◆ **Exercise brief**: Print without alteration every line starting at the line that contains "Out of the items" and ending at the line that contains "5238 centimetres", with both of those lines included.

◆ **Material for this task**:

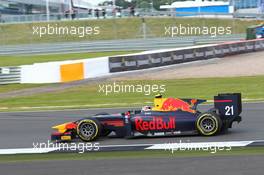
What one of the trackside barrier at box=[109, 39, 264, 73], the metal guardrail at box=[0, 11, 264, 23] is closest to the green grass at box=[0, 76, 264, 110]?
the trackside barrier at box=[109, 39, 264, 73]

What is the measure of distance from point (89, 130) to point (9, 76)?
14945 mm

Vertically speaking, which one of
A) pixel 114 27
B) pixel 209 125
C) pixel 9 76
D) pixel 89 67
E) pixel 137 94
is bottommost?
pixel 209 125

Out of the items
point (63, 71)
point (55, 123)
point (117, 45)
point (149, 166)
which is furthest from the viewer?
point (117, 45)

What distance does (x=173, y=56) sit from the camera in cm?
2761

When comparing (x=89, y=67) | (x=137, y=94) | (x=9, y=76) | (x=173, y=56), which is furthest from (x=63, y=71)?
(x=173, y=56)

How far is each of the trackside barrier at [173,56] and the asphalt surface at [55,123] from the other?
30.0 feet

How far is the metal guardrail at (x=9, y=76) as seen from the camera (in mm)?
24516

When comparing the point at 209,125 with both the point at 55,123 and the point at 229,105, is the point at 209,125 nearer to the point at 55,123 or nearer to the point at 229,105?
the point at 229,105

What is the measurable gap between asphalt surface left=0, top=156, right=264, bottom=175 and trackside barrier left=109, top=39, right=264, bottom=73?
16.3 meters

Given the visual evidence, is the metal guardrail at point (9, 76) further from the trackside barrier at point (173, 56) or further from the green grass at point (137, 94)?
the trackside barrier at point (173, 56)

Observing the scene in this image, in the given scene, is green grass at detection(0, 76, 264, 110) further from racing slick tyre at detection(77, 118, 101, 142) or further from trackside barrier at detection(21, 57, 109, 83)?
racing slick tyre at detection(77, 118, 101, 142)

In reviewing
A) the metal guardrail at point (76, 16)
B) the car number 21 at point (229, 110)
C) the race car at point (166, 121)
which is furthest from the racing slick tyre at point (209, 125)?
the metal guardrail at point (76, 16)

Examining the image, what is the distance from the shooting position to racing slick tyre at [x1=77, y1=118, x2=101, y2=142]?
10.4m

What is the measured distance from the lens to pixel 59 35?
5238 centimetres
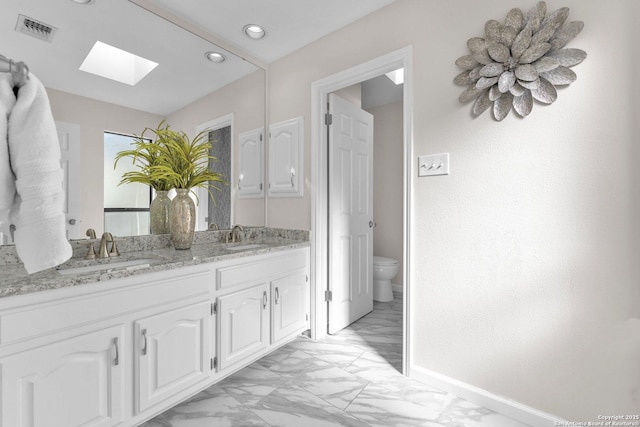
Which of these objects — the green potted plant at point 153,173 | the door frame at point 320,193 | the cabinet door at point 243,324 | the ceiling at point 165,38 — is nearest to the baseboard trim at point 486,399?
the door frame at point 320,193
...
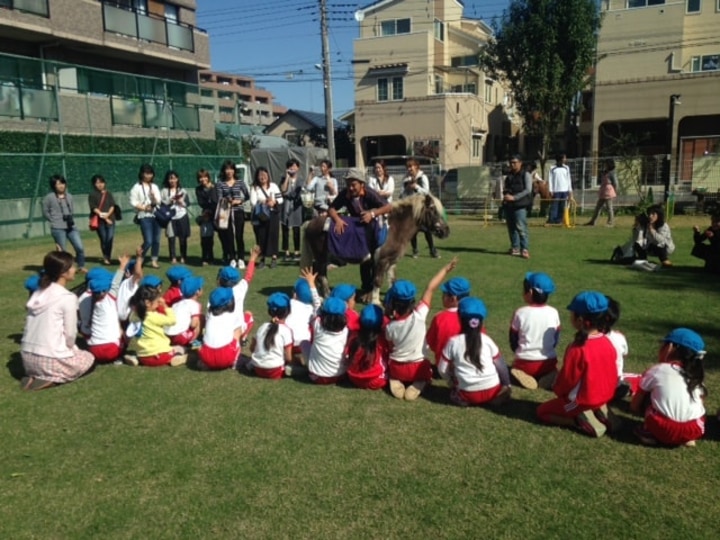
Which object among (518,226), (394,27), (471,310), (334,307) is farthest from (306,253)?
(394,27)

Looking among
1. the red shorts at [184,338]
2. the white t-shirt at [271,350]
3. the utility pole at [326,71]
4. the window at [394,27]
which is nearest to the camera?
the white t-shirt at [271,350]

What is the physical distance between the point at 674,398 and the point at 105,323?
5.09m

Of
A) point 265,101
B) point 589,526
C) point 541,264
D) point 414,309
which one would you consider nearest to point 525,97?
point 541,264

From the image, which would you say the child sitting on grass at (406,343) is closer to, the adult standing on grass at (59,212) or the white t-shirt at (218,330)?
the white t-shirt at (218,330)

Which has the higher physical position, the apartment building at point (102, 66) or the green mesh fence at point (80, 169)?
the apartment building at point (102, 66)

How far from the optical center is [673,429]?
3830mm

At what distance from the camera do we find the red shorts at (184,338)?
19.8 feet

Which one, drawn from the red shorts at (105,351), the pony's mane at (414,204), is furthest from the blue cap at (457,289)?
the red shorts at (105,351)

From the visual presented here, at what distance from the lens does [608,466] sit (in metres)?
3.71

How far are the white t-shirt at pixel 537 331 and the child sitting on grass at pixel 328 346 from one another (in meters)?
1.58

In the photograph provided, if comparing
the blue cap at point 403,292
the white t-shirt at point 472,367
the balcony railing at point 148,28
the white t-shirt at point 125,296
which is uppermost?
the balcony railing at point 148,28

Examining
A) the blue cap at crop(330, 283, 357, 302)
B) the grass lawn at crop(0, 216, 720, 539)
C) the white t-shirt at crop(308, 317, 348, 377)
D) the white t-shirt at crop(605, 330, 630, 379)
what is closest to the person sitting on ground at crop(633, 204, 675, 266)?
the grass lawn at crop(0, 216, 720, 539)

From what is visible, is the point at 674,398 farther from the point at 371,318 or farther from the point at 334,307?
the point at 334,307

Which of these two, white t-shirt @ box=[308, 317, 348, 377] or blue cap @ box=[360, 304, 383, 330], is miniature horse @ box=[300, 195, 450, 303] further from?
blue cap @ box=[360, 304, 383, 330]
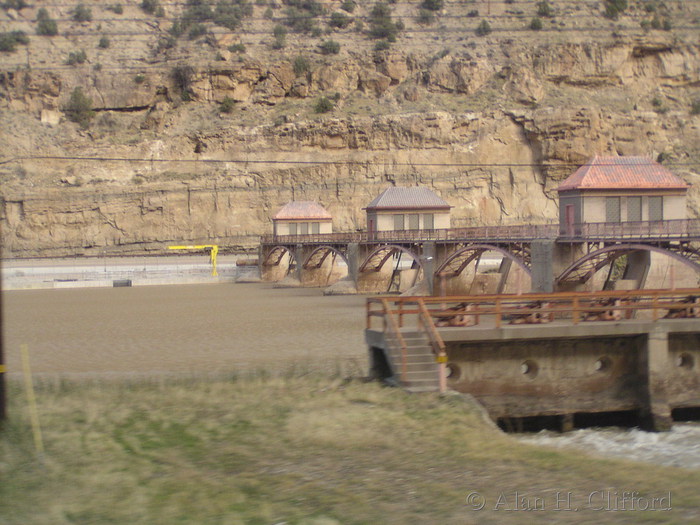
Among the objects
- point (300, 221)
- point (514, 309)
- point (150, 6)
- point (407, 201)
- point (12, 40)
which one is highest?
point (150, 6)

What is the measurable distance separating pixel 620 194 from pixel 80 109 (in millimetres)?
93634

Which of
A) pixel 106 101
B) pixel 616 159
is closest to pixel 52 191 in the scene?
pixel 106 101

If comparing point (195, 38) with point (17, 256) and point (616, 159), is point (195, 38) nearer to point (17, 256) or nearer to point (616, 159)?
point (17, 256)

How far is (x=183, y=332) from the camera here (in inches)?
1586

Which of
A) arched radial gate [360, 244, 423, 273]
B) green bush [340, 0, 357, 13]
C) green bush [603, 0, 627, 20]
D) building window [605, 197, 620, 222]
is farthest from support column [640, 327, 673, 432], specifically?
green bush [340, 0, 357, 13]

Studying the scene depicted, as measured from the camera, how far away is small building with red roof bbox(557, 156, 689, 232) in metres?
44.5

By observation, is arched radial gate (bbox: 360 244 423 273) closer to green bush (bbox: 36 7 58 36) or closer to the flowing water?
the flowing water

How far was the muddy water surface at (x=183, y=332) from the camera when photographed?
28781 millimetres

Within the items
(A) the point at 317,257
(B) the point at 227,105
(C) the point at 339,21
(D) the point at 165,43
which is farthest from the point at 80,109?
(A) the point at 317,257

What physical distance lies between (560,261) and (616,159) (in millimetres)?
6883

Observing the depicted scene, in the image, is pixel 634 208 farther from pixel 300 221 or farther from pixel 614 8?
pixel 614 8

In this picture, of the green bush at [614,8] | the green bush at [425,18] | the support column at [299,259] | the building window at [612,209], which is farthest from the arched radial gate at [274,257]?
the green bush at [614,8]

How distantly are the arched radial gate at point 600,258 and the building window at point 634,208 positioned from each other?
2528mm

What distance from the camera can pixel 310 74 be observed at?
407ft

◆ **Exercise response**:
Out of the items
point (63, 71)
point (55, 123)
point (117, 45)
point (149, 166)
which is furthest from the viewer?
point (117, 45)

What distance does (x=173, y=56) sit from the camera in cm?
2761

When comparing (x=89, y=67) | (x=137, y=94) | (x=9, y=76) | (x=173, y=56), which is furthest from (x=63, y=71)?
(x=173, y=56)

How far is each of the trackside barrier at [173,56] and the asphalt surface at [55,123] from the other?
30.0 feet

How far is the metal guardrail at (x=9, y=76) as seen from the camera (in mm)?
24516

When comparing the point at 209,125 with both the point at 55,123 and the point at 229,105, is the point at 209,125 nearer to the point at 55,123 or nearer to the point at 229,105?
the point at 229,105

What is the measurable gap between asphalt surface left=0, top=156, right=264, bottom=175 and trackside barrier left=109, top=39, right=264, bottom=73?
16.3 meters

Given the visual evidence, is the metal guardrail at point (9, 76) further from the trackside barrier at point (173, 56) or further from the green grass at point (137, 94)?
the trackside barrier at point (173, 56)

Observing the scene in this image, in the given scene, is green grass at detection(0, 76, 264, 110) further from racing slick tyre at detection(77, 118, 101, 142) or further from trackside barrier at detection(21, 57, 109, 83)?
racing slick tyre at detection(77, 118, 101, 142)

In reviewing
A) the metal guardrail at point (76, 16)
B) the car number 21 at point (229, 110)
C) the race car at point (166, 121)
which is furthest from the racing slick tyre at point (209, 125)?
the metal guardrail at point (76, 16)

Examining the image, what is the distance from the shooting position to racing slick tyre at [x1=77, y1=118, x2=101, y2=142]?
10.4m

What is the measured distance from the lens to pixel 59 35?
5238 centimetres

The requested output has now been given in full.